Private companies often develop and sell statistical prediction algorithms and therefore have strong incentives to keep “recipes proprietary. Furthermore, standards do not exist for governing key forecasting realms such as appropriate patients and outcomes to target, risk factors that should be considered, appropriate structures of forecasting equations, and acceptable levels of accuracy. This lack of transparency is reminiscent of the 1990s, when insurers often treated criteria for medical necessity coverage as proprietary, likely contributing to the managed care backlash.

Short-Term Focus

Because of the rapid turnover of insurance coverage and current rules allowing some high-risk individuals to be denied coverage, most health plans and employers have tended to forecast short-term, high-cost outcomes such as rehospitalization or next year's utilization. But predictive techniques could also identify patients who need care that has longer-term benefits; for example, identifying persons especially in need of interventions such as cancer screening, obesity prevention, or cholesterol control.


Policy makers, tool developers, and health plans should consider strategies to enhance the benefits and minimize potential negative consequences of healthcare forecasting. Such strategies include the following 4 approaches.

Increased Transparency and Standardization

Health insurers and physician groups should share key information about their use of healthcare forecasting such as data inputs, types of algorithms used, and predicted outcomes. This sharing would enable better understanding of the impact of predictions on their enrolled populations. Such data collection could be voluntary and added to existing quality reporting that occurs through the Centers for Medicare & Medicaid Services and the National Committee for Quality Assurance. As suggested by a recent article critiquing hospital readmission forecasting,12 the scientific community should establish minimum accuracy benchmarks for models predicting various established outcomes. Additional standards should be developed for model development and deployment.


In the future, key research priorities should include examining the impact of predictive models on quality, the contribution of new data sources on forecasting accuracy, and the degree to which forecast-based interventions contribute to disparities between targeted and excluded patients. Better understanding is needed regarding optimum predictive algorithms such as automated approaches that detect patterns and correlations (data mining and artificial intelligence) versus algorithms that incorporate investigator hypotheses and iterative feedback (structured and learning models). To improve the effectiveness of disease management, continuing research on how forecasting can best identify patients amenable to feasible interventions will be essential.

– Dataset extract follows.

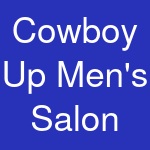 Cowboy Up Men's Salon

Incentives for Long-Term Health Maintenance

A full discussion of policies that encourage employers, physicians, and health plans to cultivate long-term accountability toward patients goes beyond the scope of this commentary. However, such policies could encourage stakeholders to expand the application of innovative forecasting tools that promote health among patients likely to experience adverse health events well into the future, rather than just those at short-term “risk.”

Increased Oversight or Self-Regulation

If negative effects as described above are in fact documented, increased external oversight or self-regulation by stakeholders might be needed. For example, regulations could address how long-term health should be added to forecasts. Although the Affordable Care Act proscribes bias against patients with high predicted morbidity, potential abuses such as dropping of vulnerable patients should be monitored.